**Your assignment:** For each statement below, say whether it agrees with the excerpt on political fundraising, answering yes or no and quoting the deciding words of the excerpt exactly. (a) Timm Ormsby put $45,000 of surplus money into the House Democratic Campaign Committee on June 1. (b) The Washington Association of Realtors political action committee raised about $100,000 in June. (c) Timm Ormsby chairs the Senate Appropriations Committee.

Majority Democrats in both the House and Senate do the same thing. For example, House Appropriations Chair Timm Ormsby, D-Spokane, dropped $45,000 of surplus money into the House Democratic Campaign Committee on June 1.
Realtors, teachers’ union begin to recharge their PACs
Two of the state’s biggest political players are gradually refilling the free-spending campaign accounts they use to reward friends and punish political enemies.
The Washington Association of Realtors political action committee raised about $100,000 in May. The money comes from the many politically engaged Realtors around the state who look to the state organization’s political and lobbying arms to keep the business of buying and selling property humming.

**Information:**

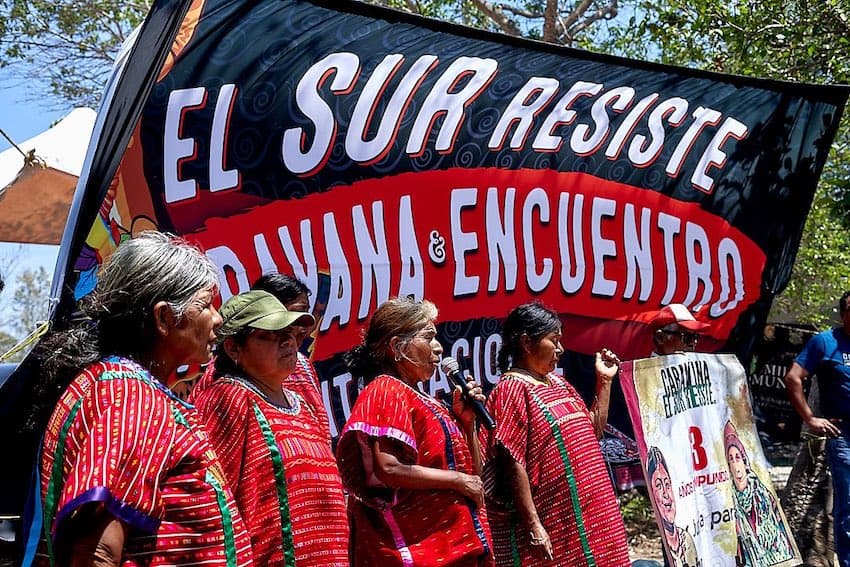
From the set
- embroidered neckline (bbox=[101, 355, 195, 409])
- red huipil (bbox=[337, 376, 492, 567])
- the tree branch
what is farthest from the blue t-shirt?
the tree branch

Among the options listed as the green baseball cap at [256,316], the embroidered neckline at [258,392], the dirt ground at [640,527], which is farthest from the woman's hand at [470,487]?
the dirt ground at [640,527]

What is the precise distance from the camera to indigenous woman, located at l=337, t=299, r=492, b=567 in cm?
312

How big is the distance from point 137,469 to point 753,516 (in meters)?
3.63

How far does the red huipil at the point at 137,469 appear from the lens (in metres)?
1.81

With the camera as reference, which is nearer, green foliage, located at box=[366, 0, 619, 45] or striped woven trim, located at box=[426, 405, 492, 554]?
striped woven trim, located at box=[426, 405, 492, 554]

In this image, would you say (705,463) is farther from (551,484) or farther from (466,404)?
(466,404)

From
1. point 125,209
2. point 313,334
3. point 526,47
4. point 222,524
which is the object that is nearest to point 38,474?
point 222,524

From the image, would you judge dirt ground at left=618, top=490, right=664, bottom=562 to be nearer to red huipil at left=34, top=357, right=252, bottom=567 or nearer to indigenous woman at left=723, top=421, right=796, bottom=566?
indigenous woman at left=723, top=421, right=796, bottom=566

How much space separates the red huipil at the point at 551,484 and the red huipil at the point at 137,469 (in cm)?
184


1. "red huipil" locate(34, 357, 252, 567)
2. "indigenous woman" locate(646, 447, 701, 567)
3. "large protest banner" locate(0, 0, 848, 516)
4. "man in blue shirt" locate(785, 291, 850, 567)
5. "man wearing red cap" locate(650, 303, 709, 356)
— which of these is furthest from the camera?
"man in blue shirt" locate(785, 291, 850, 567)

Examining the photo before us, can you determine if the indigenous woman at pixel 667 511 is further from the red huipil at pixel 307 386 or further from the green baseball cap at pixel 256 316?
the green baseball cap at pixel 256 316

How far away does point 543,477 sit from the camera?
3.71 meters

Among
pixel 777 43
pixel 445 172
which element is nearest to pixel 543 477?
pixel 445 172

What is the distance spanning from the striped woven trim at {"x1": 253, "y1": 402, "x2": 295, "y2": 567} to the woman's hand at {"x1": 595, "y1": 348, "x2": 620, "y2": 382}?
6.62 feet
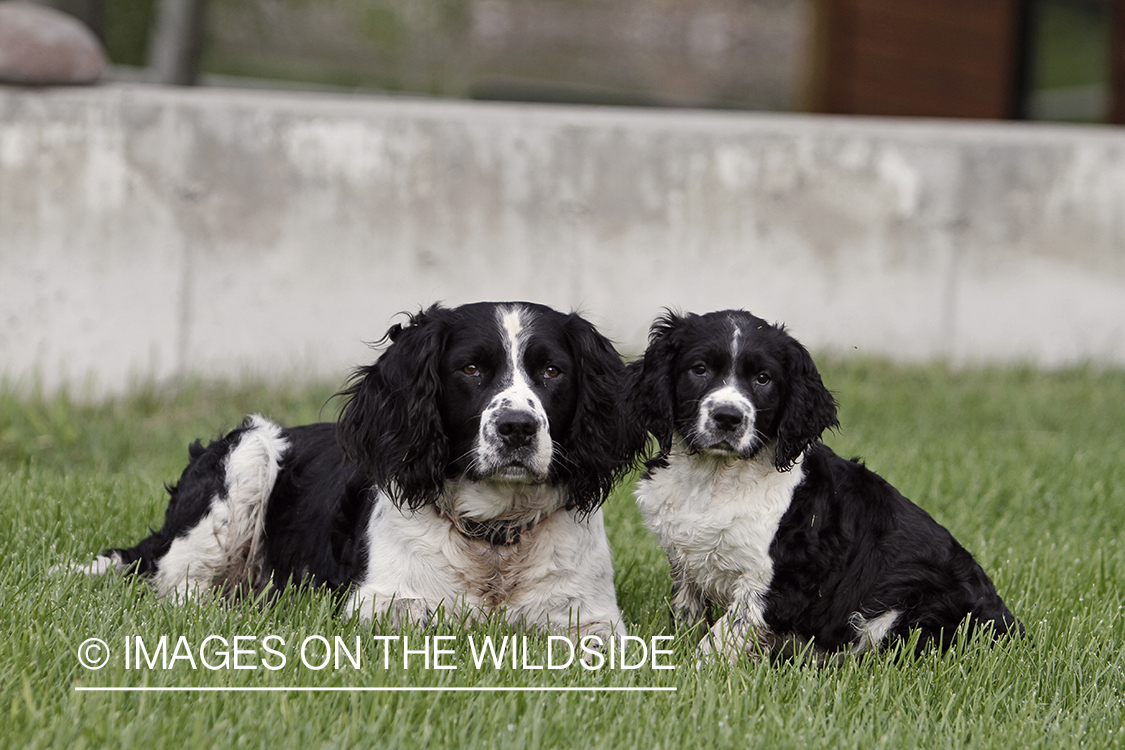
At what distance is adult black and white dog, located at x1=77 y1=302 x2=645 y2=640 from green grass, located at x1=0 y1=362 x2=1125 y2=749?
0.68 feet

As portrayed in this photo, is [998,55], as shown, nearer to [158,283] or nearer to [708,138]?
[708,138]

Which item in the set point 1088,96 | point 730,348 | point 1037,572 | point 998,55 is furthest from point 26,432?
point 1088,96

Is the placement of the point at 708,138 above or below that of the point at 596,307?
above

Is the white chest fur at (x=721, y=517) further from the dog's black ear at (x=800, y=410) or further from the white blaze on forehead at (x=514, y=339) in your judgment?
the white blaze on forehead at (x=514, y=339)

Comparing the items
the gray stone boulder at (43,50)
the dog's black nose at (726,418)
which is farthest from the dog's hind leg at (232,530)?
the gray stone boulder at (43,50)

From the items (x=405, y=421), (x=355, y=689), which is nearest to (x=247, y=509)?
(x=405, y=421)

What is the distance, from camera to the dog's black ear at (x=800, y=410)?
3975 millimetres

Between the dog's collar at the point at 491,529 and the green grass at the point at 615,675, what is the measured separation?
32 centimetres

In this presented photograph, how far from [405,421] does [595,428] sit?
24.2 inches

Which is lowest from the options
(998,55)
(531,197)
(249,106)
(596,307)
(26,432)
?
(26,432)

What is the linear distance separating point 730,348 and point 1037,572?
1805 mm

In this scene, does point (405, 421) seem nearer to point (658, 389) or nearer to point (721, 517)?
point (658, 389)

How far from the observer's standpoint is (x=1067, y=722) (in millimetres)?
3453

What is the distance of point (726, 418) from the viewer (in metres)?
3.88
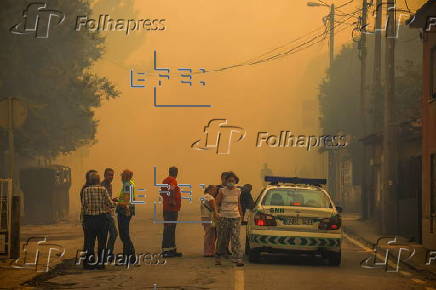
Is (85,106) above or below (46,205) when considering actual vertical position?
above

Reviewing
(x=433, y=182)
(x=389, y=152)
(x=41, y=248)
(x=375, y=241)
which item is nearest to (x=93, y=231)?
(x=41, y=248)

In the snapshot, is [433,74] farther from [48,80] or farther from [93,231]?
[48,80]

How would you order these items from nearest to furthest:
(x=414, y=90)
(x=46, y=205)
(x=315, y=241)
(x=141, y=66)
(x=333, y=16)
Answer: (x=315, y=241) → (x=46, y=205) → (x=414, y=90) → (x=333, y=16) → (x=141, y=66)

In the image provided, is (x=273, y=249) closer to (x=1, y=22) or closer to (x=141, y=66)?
(x=1, y=22)

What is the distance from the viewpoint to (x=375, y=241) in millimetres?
26156

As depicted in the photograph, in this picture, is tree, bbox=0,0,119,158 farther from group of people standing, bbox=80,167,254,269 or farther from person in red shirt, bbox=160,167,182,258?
person in red shirt, bbox=160,167,182,258

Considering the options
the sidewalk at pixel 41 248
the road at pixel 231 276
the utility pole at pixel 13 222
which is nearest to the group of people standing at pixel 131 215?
the road at pixel 231 276

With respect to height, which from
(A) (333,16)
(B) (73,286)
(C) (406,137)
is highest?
(A) (333,16)

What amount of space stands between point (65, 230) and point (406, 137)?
11055 mm

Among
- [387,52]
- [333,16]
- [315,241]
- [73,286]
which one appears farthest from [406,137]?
[333,16]

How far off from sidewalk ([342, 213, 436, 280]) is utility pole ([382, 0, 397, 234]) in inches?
24.8

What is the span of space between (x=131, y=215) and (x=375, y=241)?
9865mm

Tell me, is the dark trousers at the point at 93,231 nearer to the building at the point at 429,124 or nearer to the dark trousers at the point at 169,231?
the dark trousers at the point at 169,231

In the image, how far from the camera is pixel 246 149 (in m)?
128
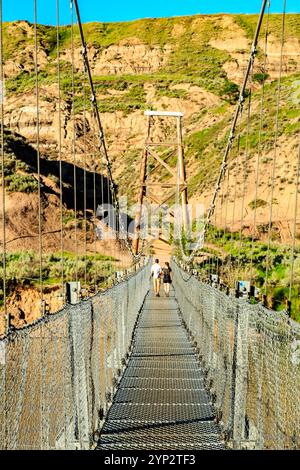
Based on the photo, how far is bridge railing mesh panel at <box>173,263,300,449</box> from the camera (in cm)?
283

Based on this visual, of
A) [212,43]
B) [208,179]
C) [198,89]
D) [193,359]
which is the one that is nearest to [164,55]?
[212,43]

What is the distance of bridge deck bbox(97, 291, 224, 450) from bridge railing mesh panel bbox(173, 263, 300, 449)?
0.51 feet

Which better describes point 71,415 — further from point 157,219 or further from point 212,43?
point 212,43

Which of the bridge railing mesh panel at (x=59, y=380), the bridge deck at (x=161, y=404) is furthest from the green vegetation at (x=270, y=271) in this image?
the bridge railing mesh panel at (x=59, y=380)

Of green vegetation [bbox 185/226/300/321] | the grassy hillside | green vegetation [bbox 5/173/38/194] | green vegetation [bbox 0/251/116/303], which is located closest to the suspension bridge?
green vegetation [bbox 185/226/300/321]

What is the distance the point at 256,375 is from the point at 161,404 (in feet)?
4.75

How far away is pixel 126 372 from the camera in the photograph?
5.82 meters

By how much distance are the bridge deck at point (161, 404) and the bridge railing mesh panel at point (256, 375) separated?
0.16m

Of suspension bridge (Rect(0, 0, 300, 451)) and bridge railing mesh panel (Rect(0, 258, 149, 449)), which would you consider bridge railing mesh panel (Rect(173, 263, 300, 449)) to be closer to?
suspension bridge (Rect(0, 0, 300, 451))

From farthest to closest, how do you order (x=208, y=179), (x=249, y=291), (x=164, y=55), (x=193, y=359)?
(x=164, y=55) < (x=208, y=179) < (x=193, y=359) < (x=249, y=291)

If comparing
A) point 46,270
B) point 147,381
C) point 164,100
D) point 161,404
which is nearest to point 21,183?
point 46,270

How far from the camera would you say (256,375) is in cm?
344

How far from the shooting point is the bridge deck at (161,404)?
3824 millimetres

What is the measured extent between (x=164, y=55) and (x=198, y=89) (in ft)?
48.9
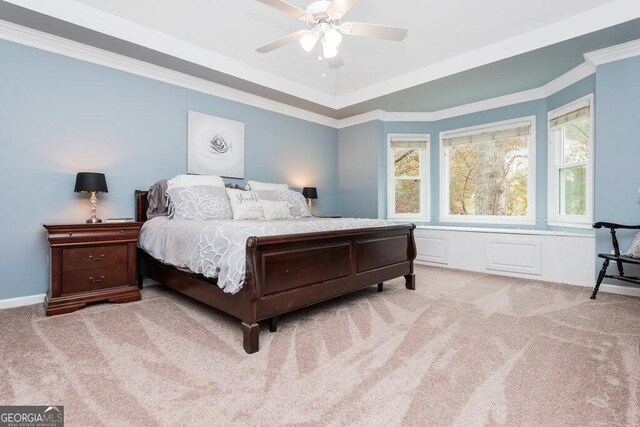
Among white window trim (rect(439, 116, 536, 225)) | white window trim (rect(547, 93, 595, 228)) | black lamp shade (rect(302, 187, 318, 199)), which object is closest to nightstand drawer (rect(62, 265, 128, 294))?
black lamp shade (rect(302, 187, 318, 199))

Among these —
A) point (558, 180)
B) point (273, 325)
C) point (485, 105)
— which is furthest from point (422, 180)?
point (273, 325)

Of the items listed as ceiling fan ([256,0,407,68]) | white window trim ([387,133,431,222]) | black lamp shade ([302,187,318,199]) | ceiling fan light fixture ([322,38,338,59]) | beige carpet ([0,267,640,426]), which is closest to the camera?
beige carpet ([0,267,640,426])

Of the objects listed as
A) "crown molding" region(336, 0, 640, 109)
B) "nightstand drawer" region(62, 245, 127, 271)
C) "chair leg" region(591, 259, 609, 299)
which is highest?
"crown molding" region(336, 0, 640, 109)

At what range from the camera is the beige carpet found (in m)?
1.38

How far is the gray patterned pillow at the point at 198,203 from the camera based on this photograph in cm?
311

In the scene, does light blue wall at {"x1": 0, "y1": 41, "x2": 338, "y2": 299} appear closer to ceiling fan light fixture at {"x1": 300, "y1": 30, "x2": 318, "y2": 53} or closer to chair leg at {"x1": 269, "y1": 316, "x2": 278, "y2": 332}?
ceiling fan light fixture at {"x1": 300, "y1": 30, "x2": 318, "y2": 53}

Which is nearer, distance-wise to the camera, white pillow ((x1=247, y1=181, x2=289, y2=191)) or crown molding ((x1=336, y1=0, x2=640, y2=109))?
crown molding ((x1=336, y1=0, x2=640, y2=109))

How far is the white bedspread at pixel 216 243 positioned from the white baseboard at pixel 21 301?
3.56ft

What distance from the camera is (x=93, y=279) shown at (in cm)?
281

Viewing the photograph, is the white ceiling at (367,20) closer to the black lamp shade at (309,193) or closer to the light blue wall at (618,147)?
the light blue wall at (618,147)

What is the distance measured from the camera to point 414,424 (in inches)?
51.1

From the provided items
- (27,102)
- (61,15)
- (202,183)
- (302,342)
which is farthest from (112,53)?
(302,342)

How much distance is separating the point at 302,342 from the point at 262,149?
3285 millimetres

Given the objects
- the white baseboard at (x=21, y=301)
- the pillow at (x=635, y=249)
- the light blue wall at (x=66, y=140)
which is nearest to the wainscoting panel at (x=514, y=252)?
the pillow at (x=635, y=249)
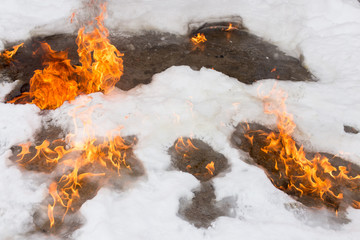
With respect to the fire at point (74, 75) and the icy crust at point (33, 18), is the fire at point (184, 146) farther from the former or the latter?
the icy crust at point (33, 18)

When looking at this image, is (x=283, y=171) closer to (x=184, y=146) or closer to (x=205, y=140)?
(x=205, y=140)

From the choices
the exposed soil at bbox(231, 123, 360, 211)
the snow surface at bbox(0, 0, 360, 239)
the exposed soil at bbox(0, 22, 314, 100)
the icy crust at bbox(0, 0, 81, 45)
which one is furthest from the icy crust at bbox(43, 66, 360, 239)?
the icy crust at bbox(0, 0, 81, 45)

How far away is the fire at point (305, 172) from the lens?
3.79 metres

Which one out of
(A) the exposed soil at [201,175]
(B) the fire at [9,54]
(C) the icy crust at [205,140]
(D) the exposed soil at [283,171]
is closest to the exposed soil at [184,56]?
(B) the fire at [9,54]

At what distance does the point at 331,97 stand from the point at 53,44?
17.4 ft

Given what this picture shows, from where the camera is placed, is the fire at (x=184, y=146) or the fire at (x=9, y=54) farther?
the fire at (x=9, y=54)

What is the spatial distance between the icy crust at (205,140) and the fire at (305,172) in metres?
0.22

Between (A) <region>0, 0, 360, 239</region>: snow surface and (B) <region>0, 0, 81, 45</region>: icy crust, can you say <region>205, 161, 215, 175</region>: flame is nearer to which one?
(A) <region>0, 0, 360, 239</region>: snow surface

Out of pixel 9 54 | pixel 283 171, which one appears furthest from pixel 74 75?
pixel 283 171

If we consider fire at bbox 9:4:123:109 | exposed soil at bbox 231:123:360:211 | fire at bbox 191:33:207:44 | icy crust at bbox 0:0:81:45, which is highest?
icy crust at bbox 0:0:81:45

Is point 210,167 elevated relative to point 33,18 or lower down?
lower down

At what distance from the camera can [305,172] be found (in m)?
3.96

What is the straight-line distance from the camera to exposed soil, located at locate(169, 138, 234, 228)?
3.42 metres

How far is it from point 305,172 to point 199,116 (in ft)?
5.55
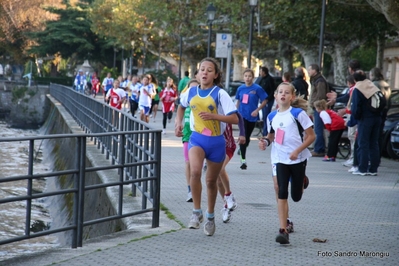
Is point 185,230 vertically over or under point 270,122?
under

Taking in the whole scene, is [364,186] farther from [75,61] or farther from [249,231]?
[75,61]

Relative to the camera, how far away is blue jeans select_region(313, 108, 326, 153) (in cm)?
1783

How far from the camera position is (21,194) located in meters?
7.46

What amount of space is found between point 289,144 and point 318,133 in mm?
10085

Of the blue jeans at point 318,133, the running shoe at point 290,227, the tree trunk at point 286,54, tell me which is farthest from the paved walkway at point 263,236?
the tree trunk at point 286,54

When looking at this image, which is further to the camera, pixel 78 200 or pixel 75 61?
pixel 75 61

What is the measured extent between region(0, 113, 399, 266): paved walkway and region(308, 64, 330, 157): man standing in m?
4.26

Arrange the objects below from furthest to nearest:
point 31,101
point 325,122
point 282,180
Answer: point 31,101
point 325,122
point 282,180

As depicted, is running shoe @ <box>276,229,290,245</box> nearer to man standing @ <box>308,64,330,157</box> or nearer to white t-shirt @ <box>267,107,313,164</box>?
white t-shirt @ <box>267,107,313,164</box>

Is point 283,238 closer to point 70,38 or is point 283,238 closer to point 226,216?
point 226,216

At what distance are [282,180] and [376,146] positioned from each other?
6.83 m

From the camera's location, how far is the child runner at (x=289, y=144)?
807cm

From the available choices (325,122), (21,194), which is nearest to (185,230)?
(21,194)

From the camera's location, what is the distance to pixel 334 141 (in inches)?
683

**Result for this exercise:**
(a) Yes: "dropped $45,000 of surplus money into the House Democratic Campaign Committee on June 1."
(b) No: "raised about $100,000 in May."
(c) No: "House Appropriations Chair Timm Ormsby"